The film opens in 1947 and centres around a prosperous family of Parsees living in Lahore (now part of Pakistan). The Parsees have always been small in number and for that and other reasons are generally thought of as neutral in the Hindu-Muslim-Sikh conflicts. Throughout the film, we see the tumultuous events of 1947, such as independence, partition, ethnic rioting, mass migration and the preparation for war, through the eyes of Lenny, an eight-year-old Parsee who has a close relationship with her Hindu nanny, Shantra. One of their regular haunts is a symbolically-loaded park, where a group of young men, some Hindu, some Muslim, some Sikh, all sit around and talk. As the political climate heats up, the conversations in the park become less genial, Lenny becomes more and more confused, and the who region slowly slips into a morass of violence and resentment.

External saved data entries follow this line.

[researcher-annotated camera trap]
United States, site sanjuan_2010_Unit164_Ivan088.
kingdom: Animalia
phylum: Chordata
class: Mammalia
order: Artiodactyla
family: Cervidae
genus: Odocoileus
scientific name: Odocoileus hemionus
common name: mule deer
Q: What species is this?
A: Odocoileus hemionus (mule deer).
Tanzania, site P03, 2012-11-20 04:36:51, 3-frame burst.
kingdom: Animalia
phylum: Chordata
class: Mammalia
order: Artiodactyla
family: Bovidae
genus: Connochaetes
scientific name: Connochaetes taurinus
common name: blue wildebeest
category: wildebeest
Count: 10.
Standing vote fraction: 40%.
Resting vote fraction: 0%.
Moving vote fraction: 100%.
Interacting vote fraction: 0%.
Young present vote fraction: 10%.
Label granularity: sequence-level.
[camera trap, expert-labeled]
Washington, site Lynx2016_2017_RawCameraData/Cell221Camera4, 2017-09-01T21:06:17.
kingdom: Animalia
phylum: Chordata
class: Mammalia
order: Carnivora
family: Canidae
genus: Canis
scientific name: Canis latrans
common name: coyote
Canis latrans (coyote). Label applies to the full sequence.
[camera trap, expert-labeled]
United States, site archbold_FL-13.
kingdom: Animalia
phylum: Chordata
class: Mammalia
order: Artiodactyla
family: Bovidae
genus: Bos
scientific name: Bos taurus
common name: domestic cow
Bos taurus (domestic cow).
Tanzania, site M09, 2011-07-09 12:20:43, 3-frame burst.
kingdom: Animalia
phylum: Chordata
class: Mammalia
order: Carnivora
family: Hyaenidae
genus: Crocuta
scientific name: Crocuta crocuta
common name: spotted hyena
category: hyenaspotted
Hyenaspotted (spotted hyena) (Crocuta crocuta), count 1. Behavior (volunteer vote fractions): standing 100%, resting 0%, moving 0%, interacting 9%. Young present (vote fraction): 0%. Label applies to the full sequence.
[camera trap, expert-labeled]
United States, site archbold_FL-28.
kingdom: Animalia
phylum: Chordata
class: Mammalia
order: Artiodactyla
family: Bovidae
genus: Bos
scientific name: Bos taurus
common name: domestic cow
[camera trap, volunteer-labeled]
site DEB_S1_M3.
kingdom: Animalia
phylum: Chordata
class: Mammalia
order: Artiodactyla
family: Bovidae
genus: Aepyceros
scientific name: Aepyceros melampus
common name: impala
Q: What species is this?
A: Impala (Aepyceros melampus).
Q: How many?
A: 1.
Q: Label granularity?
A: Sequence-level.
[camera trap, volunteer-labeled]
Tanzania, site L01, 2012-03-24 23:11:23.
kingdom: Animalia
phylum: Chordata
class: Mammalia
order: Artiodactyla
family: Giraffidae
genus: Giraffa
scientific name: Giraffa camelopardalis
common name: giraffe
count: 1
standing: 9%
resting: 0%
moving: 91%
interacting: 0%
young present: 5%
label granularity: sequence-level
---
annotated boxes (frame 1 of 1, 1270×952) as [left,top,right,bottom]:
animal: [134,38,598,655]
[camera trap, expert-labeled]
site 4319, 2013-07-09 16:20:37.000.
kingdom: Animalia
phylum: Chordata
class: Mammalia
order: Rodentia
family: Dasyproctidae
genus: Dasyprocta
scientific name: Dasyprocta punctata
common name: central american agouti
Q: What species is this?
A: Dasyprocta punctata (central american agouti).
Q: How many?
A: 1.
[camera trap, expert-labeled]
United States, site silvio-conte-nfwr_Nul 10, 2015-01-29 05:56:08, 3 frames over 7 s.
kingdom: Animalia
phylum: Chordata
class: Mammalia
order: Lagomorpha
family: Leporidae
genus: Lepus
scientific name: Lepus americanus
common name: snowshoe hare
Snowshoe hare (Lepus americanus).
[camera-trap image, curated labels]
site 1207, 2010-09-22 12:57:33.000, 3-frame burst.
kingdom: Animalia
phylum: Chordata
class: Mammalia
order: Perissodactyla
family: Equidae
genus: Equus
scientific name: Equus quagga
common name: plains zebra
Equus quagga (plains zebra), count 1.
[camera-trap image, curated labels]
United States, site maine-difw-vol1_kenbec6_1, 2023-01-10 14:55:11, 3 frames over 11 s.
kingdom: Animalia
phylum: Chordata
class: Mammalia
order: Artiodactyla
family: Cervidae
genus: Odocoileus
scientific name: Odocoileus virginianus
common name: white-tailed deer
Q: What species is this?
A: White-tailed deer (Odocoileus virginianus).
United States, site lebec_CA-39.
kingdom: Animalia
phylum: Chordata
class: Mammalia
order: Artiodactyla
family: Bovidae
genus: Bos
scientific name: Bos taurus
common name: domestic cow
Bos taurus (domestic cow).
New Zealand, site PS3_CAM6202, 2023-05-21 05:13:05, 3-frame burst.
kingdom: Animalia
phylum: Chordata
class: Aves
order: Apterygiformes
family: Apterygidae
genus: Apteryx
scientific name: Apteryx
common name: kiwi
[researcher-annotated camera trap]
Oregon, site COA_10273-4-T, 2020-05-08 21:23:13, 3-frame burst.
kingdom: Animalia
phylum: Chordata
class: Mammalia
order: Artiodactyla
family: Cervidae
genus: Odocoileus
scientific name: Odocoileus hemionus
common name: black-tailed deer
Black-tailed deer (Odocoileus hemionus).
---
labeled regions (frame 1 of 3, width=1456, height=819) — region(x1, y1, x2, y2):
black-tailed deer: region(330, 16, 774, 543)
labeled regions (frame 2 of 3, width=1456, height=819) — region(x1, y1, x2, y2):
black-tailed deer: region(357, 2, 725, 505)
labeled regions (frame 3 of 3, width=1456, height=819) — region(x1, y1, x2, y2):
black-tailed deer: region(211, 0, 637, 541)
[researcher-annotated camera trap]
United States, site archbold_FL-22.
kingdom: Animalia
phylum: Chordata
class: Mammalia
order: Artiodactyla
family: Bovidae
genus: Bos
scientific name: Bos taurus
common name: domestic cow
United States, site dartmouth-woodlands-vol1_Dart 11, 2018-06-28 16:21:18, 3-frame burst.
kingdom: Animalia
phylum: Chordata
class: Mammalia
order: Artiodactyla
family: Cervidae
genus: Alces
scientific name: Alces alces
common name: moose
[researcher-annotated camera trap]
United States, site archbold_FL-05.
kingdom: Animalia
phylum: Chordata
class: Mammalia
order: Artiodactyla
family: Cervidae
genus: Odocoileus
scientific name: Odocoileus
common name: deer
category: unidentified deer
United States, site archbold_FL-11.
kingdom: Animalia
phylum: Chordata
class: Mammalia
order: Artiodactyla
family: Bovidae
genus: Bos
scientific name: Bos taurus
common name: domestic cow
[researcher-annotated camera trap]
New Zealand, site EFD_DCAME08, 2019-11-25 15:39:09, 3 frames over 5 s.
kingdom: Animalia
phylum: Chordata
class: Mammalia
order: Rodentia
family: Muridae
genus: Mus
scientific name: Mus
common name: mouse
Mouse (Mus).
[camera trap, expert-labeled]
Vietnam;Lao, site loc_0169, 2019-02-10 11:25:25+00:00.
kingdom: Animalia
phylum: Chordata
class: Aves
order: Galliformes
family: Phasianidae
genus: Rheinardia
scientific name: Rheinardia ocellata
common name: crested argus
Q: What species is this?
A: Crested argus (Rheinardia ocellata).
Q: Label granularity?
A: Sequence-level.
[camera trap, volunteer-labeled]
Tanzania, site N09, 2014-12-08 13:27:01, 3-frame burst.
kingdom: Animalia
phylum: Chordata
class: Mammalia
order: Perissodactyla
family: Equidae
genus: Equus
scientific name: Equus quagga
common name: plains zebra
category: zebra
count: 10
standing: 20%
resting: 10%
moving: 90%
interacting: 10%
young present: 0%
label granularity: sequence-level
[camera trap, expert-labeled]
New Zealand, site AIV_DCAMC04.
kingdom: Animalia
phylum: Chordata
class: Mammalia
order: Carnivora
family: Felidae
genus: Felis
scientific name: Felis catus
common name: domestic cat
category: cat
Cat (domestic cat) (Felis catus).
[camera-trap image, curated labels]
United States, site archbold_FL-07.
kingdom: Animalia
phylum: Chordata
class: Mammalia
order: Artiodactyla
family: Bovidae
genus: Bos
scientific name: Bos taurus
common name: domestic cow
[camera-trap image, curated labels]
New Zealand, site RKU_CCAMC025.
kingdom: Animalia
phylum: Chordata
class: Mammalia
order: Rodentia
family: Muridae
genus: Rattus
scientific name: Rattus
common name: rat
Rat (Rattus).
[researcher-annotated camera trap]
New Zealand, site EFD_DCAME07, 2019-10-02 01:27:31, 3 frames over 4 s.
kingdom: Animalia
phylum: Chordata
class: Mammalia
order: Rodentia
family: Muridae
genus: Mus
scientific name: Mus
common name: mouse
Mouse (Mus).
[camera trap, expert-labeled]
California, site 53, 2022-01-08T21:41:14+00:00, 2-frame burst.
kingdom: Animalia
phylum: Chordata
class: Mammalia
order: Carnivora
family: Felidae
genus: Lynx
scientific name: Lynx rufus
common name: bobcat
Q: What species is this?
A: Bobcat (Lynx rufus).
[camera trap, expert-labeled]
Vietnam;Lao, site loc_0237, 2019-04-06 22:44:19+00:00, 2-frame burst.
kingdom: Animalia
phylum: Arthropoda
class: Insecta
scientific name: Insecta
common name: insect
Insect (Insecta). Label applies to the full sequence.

The detail with which this conflict is presented is impressive; geopolitical manoeuvring is certainly central to the film, but equally important are the little rituals and hypocrisies that defined upper middle class life on 1940s India. The scenes where Lenny plays with her friends, lolls around with Shanta achieve a very tender lyricism that is tough to keep from turning into sentimentality when you're dealing with a little kid. One scene where Lenny, sitting in the back seat of a car, is accidentally driven into a small riot by her arguing parents, is especially notable for the way that Mehta covers a truly insane range of emotions with smoothness and depth. The power of this film, then, lies very much in its details, in the wholeness and density of the world it creates. Earth is very much about Lahore, and what it means to grow up and live there during a specific historical period. Compared to how totally the film is about Lahore, it's barely at all about what it means to be Indian or Pakistani. Nation is the ever-present topic of the narrative, but in terms of understanding the richly developed inner life of the characters, national considerations hardly every appear on the radar screen. This paradox is what give the film such life, such mystery, and what makes it seem so vibrant a part of the post-national cinema that we can see emerging over the last decade.

That said, Mehta occasionally goes astray with heavy-handed allegorical gestures. The above mentioned park is a minor example of this, although Mehta resists the urge to go overload these images with symbolic value. One scene where her metaphorical impulse gets the better of her, though, is when the neutral Parsee family hosts a dinner attended by a pompous, tuxedoed Briton, a Sikh, a Hindu and a Muslim, as the young, naive Lenny plays underneath the table. Guess what: the dinner chat soon turns to politics and an angry, violent dispute breaks out among the guests. I'm also not totally sure what to make of the closing sequence [read no further if you do not want the end spoiled], when Lenny is tricked into betraying Shanta, who is dragged from her house by a crazed band of Muslim rioters. Are we supposed to take from this that apolitical innocents often do more harm than they intend to? It's clear that Lenny, the child from a historically neutral ethnic group, is supposed to be symbolic of something (but what, exactly?), and the nastiness of this final betrayal that she is hoodwinked into makes her seem especially central to the madness and consequent loss of innocence that has engulfed the region. Again, two problems with this: I'm not crazy about the use of a you         ng girl as a symbol for the woes of the subcontinent, and I'm not sure how coherently this symbol is even developed (it's just sort of invoked but never explained, unlike the much-too-clear symbolism of the dinner party).

One aspect of the film that more than makes up for these shortcomings, though, is its look. Mehta's cinematographer Giles Nuttgens has done an excellent job of expressing the intensity of Lahore without going overboard on the in romanticism. Like the careful way that Mehta shows us the details of everyday life, the images in Earth are obsessively framed and sumptuously photographed. Earth has its problems, but none of them are enough to detract from the fact that this is a beautiful, heartfelt and heartbreaking film about the passing of a truly trans-national Asia.